Tenendo presente il tema discusso nel precedente post n° 83 e restando in linea
con esso, dal gruppo Officina di filosofia teoretica traggo questo
interessante intervento di Angelo Santini (AS):
<<Secondo quanto dimostrato da Severino, é impossibile che l'apparire del mondo appaia a un
corpo. Il corpo che appare nella esperienza é un contenuto dell'apparire e non
può esserne anche contenitore: se lo fosse, anche questa condizione (quella per
la quale io mondo appare al corpo) sarebbe, daccapo, una condizione nota che,
per essere tale (cioè saputa) dovrebbe apparire. <<L'apparire del mondo a
io un empirico>> sarebbe dunque qualcosa di vero e saputo solo se
apparisse, sicché <<l'apparire del mondo a io un empirico>>,
implicando lo stesso apparire dell'io empirico come soggetto a cui il mondo
appare, sarebbe da esso spostato indefinitivamente, con la conclusione assurda
per la quale non si arriverebbe mai a porre ciò a cui effettivamente appare il
mondo. Se si sostenesse che il mondo possa apparire solo ad un io empirico,
risulterebbe negato lo stesso apparire del mondo, il che é immediatamente
smentito dall'esperienza. Severino
ha concluso che,
siccome l'io empirico é un contenuto che appare e attribuire ad altro
dall'apparire l'apparire del mondo, porterebbe a una conseguenza impossibile,
l'apparire del mondo non possa che apparire all'apparire stesso (inteso
ovviamente non come semplice ma come struttura originaria dell'apparire,
formata dall'apparire dell'apparire dell'apparire di tutto ciò che si
manifesta). Severino ha mostrato che ogni
essente è necessariamente eterno (tale per cui la realtà é come se fosse una
pellicola di fotogrammi eterni e immutabili che appaiono da sempre in una forma
di coscienza infinita, di cui le nostre sono parti in cui essi appaiono
processualmente, senza permanervi) [etc., etc…]>>.

Richiesta: Indica da quale gruppo proviene l'intervento di Angelo Santini riportato nel brano selezionato.

Sezione dati:
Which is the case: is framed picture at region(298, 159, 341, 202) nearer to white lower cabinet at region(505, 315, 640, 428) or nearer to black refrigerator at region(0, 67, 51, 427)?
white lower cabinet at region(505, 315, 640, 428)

Risposta attesa: Dal gruppo Officina di filosofia teoretica.